The pound continued its slide against both the dollar and the euro Wednesday, as the latest U.K. papers on its post-Brexit relationship with the European Union suggested a leadership still thrashing about for options rather than delivering a clear set of proposals.

The pound has traded for much of the morning so far at below $1.28 for the first time since June. At 10.02 am in London, the currency had recovered slightly from the morning's low of $1.2792 against the greenback to trade at $1.2802 and the euro was trading at £0.9211, up 0.42% compared with the previous close of 0.9172

With the timetable for talks getting ever-tighter, businesses from airports to the auto-industry still looking for clues on what a softer-than-previously envisaged Brexit will look like.

Meanwhile gloom over Britain's economic prospects continued to worry the markets, despite the surprise news yesterday that tax revenues last month outstripped spending by £200 million to create the first July surplus for 15 years.

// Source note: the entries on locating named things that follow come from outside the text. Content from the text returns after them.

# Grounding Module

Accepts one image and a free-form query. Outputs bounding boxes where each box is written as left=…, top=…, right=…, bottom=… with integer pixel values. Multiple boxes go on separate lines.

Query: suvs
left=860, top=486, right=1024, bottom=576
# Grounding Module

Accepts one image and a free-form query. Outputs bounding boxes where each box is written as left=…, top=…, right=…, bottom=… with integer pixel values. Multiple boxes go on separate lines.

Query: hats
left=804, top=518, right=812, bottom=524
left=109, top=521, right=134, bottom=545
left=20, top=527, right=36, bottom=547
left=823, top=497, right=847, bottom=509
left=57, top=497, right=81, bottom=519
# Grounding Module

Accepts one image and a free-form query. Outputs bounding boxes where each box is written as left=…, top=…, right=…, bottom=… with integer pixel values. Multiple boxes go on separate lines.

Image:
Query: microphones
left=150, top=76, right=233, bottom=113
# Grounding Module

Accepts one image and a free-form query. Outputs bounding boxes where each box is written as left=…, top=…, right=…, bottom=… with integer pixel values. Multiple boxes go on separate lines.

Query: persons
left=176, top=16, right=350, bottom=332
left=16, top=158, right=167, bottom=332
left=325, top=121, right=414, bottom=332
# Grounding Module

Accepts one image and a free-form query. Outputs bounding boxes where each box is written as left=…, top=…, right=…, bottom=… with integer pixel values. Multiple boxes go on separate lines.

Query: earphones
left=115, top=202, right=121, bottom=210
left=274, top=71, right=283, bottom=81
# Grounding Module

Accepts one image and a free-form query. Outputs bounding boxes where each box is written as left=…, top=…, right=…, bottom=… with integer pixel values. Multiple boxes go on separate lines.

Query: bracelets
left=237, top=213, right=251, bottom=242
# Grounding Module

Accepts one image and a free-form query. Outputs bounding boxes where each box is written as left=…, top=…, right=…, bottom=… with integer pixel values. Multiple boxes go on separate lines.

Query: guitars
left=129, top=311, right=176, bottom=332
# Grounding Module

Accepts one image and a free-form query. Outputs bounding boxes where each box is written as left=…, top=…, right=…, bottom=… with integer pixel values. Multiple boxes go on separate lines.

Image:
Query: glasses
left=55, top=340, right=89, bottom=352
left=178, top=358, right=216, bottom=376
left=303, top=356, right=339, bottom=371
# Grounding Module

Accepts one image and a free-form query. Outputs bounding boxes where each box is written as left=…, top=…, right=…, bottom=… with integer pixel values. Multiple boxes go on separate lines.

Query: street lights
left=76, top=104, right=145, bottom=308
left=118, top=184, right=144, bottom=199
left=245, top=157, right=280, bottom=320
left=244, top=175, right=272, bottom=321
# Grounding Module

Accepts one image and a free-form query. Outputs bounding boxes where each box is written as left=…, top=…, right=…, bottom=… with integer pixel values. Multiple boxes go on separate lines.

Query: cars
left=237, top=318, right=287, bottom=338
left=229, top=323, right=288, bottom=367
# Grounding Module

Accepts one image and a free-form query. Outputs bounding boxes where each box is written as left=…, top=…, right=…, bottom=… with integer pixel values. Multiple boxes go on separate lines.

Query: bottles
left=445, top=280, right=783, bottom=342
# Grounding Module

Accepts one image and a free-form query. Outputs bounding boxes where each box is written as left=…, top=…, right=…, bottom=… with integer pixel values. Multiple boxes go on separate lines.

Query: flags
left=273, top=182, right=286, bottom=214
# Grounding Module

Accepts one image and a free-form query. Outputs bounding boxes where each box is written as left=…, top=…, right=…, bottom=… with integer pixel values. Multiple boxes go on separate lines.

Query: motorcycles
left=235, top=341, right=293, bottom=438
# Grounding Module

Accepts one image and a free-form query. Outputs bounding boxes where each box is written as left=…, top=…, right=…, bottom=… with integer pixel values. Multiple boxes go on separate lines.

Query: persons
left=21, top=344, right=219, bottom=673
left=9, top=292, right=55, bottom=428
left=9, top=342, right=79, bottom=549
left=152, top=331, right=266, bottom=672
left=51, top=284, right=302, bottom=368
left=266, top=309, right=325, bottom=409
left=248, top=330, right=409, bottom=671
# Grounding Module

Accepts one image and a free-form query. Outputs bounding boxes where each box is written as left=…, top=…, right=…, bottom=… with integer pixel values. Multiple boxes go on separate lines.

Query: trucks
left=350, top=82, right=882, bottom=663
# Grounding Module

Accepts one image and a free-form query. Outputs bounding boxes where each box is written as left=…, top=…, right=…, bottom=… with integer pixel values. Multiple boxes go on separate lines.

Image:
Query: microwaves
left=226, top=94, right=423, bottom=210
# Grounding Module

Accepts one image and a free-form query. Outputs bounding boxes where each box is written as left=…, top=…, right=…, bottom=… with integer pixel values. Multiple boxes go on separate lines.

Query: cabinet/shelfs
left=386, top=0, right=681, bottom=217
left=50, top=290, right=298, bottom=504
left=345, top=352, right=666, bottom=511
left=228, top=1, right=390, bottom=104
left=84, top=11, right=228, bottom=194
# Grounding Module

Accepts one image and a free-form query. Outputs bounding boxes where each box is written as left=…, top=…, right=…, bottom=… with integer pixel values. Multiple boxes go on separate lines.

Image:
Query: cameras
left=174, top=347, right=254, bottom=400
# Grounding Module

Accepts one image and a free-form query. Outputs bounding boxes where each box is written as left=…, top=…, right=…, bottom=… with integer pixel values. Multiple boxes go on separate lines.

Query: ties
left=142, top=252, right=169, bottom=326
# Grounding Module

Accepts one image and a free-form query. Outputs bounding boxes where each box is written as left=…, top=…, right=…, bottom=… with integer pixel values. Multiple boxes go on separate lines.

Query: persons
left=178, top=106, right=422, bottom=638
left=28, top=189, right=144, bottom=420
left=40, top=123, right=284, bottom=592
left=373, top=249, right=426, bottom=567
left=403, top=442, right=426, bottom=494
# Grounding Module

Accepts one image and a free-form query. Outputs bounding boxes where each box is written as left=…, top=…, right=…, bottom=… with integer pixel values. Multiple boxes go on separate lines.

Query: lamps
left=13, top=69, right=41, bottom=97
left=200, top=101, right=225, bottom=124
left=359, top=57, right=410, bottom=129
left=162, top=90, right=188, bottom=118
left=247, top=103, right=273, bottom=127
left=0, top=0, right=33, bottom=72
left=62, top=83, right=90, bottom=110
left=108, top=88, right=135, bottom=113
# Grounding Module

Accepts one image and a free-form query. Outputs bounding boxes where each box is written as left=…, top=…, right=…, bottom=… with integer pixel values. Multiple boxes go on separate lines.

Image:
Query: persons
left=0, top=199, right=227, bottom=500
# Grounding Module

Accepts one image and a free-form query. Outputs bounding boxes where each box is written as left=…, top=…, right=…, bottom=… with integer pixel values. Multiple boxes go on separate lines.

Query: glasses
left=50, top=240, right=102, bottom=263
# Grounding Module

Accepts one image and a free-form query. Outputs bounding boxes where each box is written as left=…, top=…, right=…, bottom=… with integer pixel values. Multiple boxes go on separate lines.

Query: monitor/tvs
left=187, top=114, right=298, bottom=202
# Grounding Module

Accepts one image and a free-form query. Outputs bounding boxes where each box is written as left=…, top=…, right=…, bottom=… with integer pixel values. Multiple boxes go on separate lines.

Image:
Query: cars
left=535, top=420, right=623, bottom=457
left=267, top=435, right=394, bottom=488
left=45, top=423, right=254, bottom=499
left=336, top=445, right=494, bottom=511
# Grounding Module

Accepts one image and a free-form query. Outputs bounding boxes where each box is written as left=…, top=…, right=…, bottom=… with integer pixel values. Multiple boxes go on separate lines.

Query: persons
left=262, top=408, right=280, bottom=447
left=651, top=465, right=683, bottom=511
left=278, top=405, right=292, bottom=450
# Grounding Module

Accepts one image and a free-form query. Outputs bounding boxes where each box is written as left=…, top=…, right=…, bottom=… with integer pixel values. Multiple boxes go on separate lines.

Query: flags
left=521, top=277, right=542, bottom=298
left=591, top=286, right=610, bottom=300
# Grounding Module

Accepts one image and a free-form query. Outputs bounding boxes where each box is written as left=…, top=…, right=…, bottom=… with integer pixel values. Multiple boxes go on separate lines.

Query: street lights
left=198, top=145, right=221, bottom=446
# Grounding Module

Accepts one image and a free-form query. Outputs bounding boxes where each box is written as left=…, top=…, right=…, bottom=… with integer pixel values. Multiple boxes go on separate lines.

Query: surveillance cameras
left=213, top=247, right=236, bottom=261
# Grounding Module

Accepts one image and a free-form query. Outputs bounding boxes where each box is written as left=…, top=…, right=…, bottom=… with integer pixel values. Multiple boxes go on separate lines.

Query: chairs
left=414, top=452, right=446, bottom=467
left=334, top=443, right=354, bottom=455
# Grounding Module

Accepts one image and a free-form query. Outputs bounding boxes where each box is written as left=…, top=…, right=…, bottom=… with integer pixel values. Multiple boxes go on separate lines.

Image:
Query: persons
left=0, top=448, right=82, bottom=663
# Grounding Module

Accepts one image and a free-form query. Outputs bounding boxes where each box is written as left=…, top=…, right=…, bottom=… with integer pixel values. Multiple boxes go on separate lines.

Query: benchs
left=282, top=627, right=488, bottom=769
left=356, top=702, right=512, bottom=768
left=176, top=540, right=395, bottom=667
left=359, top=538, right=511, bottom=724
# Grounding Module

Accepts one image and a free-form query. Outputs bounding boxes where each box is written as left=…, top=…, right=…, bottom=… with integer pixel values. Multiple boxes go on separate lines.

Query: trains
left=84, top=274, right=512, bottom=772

Yet in the Eurozone, the latest IHS Markit surveys point to a continued recovery especially in manufacturing and particularly in France where the results were unexpectedly positive. The purchasing managers' index for the French manufacturing sector rose to 55.8 from 54.9 the previous month, well in advance of expectations and the fastest in more than six years.

In Germany, the manufacturing index, increased to 55.7 from 54.7 in July, instead of remaining flat as economists predicted.